─── TEXT SHOWN ───

Data Curation Intro
As I have mentioned before I am currently taking classes for my library degree. As part of my degree I am planning on getting a certificate in digital curation. What exactly is digital curation and why am I interested in it? I’m actually interested in digital curation as a part of data management/curation.
Most people associate libraries with books, but probably more accurately libraries should be associated with information (which is often found in books, but also in journals, maps, pictures, electronic resources, and other formats). Data or facts are not very useful or informative until put into some sort of context. Part of this context includes the description of the content of the data and where it is stored. In other words, data about the data, or what librarians call metadata, helps data become information (or something useful).
Although everybody has data (think about your photographs and other “collections” around your house), I want to help researchers (specifically those at Baylor) transform the data they collect or generate into information that the world can find and learn from and even use for further research. I see this process of transforming data into information as curation (although I often wonder if curation is a word since it always is underlined as being misspelled).
To me this process of curation means first working with researchers as the generate or collect the data to make sure the data is described well and stored properly. Then helping them decide which data should be kept (raw data or reduced data, for example) and who should have access to it. For the data that are kept, the next step is making sure that they are stored somewhere permanently and accessible to others who might want to view and perhaps reuse them and not just on a random harddrive somewhere and making sure that there is a plan to review and update the data and upgrade the storage over time.

─── GIVEN MATERIAL ───

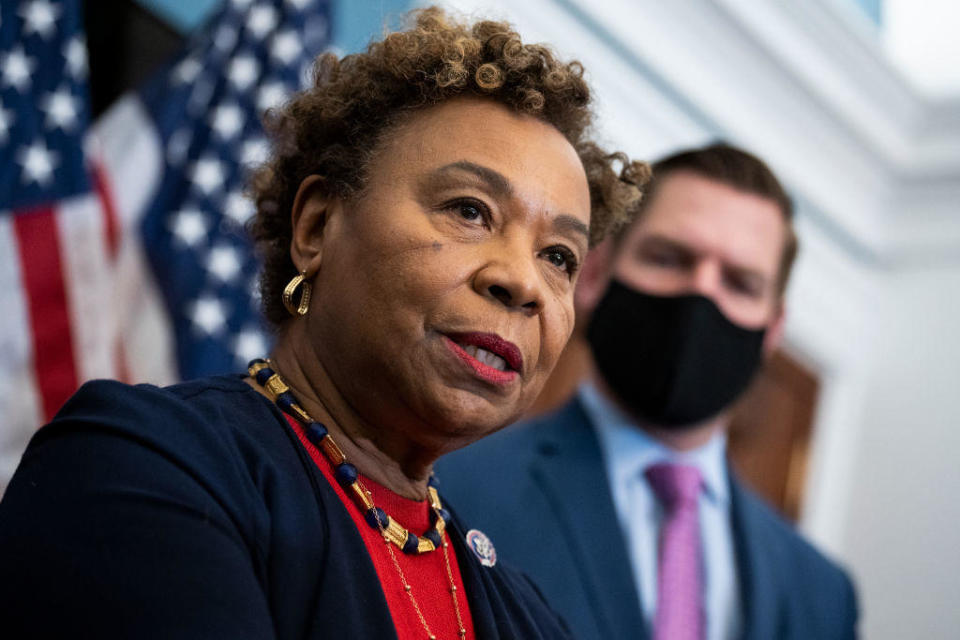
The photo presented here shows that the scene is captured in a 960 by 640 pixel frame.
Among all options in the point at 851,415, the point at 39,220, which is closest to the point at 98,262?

───

### [TASK TO CARRY OUT]
Restate word for word the passage of the data curation text between "Data Curation Intro" and "(or something useful).", inclusive.

### [ANSWER FOR THIS EXERCISE]
Data Curation Intro
As I have mentioned before I am currently taking classes for my library degree. As part of my degree I am planning on getting a certificate in digital curation. What exactly is digital curation and why am I interested in it? I’m actually interested in digital curation as a part of data management/curation.
Most people associate libraries with books, but probably more accurately libraries should be associated with information (which is often found in books, but also in journals, maps, pictures, electronic resources, and other formats). Data or facts are not very useful or informative until put into some sort of context. Part of this context includes the description of the content of the data and where it is stored. In other words, data about the data, or what librarians call metadata, helps data become information (or something useful).